• **RECORD EXTRACTS**
════════════════

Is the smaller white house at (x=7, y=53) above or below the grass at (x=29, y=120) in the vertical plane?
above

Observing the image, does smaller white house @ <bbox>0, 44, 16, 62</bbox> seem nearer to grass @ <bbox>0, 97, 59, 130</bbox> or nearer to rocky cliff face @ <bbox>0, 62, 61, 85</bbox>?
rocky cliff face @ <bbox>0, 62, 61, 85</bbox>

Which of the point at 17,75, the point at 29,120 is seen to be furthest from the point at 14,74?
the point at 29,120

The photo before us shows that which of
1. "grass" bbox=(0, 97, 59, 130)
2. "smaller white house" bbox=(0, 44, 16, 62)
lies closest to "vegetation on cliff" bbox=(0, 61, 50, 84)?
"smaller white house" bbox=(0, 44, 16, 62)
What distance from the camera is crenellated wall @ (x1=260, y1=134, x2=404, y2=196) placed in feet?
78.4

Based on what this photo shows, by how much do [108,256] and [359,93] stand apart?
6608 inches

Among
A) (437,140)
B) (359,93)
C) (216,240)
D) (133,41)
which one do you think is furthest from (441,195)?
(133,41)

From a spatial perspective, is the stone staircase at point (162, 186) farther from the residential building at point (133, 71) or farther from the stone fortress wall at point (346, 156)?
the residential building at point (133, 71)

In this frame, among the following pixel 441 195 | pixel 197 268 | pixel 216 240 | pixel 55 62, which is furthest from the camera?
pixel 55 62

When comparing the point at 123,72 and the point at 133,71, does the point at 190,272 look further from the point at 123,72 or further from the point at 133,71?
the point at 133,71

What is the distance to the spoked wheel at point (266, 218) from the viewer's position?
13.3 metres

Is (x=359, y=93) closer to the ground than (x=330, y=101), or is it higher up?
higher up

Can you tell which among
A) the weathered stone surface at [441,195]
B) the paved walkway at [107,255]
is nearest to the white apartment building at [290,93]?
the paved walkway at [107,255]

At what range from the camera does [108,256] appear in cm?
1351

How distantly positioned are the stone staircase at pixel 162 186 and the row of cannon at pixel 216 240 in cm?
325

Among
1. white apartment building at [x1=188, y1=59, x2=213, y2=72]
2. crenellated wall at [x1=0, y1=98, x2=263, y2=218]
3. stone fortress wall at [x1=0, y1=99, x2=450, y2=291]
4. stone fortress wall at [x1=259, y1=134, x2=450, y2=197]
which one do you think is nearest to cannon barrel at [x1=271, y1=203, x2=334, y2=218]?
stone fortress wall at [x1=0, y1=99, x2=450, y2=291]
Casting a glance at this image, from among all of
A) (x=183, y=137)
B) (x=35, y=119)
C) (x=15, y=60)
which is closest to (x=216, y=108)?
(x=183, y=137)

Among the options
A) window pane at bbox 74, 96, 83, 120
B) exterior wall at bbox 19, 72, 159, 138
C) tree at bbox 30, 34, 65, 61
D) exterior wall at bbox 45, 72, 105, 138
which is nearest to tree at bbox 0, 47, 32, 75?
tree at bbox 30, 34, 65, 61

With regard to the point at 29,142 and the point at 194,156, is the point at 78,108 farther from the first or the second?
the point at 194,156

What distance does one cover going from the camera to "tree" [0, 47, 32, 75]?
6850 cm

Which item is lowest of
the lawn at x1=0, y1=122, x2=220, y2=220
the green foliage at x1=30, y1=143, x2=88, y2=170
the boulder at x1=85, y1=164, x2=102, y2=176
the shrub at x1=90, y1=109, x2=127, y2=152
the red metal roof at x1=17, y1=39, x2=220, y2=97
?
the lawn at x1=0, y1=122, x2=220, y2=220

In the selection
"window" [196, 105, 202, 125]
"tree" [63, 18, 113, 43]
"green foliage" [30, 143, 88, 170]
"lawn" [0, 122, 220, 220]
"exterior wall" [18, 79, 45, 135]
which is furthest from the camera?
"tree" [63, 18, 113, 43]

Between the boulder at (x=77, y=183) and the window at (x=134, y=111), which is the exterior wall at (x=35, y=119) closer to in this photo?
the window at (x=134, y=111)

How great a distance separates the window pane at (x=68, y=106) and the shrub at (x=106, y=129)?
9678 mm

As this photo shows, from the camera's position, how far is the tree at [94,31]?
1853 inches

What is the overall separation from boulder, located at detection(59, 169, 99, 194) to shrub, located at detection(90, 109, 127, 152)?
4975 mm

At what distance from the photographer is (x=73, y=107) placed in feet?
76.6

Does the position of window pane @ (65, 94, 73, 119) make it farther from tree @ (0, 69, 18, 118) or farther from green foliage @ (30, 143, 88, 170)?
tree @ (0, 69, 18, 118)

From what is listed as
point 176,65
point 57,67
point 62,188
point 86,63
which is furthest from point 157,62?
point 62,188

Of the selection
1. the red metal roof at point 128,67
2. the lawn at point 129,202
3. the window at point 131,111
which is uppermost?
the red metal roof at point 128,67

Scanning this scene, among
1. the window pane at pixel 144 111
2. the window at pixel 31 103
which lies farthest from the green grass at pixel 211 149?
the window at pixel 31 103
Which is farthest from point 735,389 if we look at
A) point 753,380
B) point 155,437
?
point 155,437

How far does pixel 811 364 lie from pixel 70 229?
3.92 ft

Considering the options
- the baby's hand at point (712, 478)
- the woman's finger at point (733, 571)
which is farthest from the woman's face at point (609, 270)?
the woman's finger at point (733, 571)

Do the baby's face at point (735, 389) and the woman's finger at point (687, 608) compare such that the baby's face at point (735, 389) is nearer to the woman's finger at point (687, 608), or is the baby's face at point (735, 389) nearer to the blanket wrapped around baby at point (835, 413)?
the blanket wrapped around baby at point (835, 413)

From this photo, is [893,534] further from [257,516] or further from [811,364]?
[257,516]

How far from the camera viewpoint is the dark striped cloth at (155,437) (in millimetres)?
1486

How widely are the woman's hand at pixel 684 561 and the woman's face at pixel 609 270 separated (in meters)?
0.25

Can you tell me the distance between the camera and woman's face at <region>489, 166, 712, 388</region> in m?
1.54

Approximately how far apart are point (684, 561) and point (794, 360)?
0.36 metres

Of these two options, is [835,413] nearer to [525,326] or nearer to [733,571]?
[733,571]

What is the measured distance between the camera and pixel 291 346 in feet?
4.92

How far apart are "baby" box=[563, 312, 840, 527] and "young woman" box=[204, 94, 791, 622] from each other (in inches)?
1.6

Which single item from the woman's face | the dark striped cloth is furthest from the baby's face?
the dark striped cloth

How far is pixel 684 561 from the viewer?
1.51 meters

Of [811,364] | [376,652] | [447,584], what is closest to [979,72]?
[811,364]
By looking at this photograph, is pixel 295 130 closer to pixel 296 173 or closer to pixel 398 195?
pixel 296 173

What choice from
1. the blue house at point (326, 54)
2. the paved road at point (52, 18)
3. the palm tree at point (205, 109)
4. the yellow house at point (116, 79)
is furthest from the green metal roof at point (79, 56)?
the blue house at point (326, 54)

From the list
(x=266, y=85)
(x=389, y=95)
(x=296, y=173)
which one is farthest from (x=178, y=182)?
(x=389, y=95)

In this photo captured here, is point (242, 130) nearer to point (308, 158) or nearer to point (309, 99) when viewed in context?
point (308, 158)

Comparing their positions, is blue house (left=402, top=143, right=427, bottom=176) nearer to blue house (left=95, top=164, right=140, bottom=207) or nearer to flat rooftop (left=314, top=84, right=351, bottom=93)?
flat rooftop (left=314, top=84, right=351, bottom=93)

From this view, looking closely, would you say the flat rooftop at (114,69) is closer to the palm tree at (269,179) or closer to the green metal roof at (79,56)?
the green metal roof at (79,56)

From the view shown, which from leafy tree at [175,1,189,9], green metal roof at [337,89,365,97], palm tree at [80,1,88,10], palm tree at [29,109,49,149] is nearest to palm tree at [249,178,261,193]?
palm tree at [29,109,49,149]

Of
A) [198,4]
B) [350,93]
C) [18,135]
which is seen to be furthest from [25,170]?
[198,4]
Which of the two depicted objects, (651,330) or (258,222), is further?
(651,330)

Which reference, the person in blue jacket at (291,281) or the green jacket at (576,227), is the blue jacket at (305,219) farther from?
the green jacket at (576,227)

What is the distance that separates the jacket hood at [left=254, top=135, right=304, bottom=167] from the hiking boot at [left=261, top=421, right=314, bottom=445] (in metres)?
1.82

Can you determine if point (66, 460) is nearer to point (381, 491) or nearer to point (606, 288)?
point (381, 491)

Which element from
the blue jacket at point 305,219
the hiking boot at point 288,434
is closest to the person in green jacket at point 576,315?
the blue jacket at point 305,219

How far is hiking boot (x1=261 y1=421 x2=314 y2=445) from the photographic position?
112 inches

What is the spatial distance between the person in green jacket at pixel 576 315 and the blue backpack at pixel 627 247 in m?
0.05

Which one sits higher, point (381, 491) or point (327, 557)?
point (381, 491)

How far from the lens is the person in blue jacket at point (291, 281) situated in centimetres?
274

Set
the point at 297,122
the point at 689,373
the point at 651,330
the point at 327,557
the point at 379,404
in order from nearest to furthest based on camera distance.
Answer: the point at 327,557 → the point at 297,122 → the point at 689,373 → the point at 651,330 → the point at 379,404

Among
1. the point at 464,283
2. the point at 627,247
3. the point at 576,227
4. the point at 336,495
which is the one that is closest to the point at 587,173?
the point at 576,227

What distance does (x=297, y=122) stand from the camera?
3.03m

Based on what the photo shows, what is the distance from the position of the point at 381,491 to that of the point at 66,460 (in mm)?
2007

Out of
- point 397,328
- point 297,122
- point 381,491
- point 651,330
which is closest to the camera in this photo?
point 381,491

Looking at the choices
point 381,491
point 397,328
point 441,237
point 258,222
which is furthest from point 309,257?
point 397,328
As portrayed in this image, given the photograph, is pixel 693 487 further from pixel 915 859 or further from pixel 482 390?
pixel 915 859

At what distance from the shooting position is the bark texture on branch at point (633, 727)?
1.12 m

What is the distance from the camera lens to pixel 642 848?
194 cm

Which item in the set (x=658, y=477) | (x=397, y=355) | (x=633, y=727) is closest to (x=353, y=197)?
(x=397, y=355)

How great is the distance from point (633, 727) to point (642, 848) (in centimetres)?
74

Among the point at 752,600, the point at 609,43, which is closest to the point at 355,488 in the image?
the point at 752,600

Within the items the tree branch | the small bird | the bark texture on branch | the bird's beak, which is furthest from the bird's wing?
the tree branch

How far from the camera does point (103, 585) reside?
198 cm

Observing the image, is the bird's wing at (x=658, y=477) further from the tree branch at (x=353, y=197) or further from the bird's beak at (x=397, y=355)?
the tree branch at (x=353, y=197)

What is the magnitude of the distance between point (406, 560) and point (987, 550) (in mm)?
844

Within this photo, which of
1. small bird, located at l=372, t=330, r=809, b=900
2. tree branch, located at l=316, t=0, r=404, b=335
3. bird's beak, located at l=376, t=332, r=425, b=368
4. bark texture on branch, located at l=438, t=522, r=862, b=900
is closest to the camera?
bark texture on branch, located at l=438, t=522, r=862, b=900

════════════════

• **GOAL**
Rewrite the lines from the one that contains "Observing the image, is" through the end of the lines, changing "small bird" to "perched bird" and leaving everything else unchanged.

• **RESULT OF THIS TASK**
Observing the image, is the bird's wing at (x=658, y=477) further from the tree branch at (x=353, y=197) or further from the bird's beak at (x=397, y=355)?
the tree branch at (x=353, y=197)

What is the magnitude of the distance between point (406, 560) and point (987, 550) (in mm)?
844

Within this photo, which of
1. perched bird, located at l=372, t=330, r=809, b=900
2. tree branch, located at l=316, t=0, r=404, b=335
3. bird's beak, located at l=376, t=332, r=425, b=368
4. bark texture on branch, located at l=438, t=522, r=862, b=900
is closest to the camera?
bark texture on branch, located at l=438, t=522, r=862, b=900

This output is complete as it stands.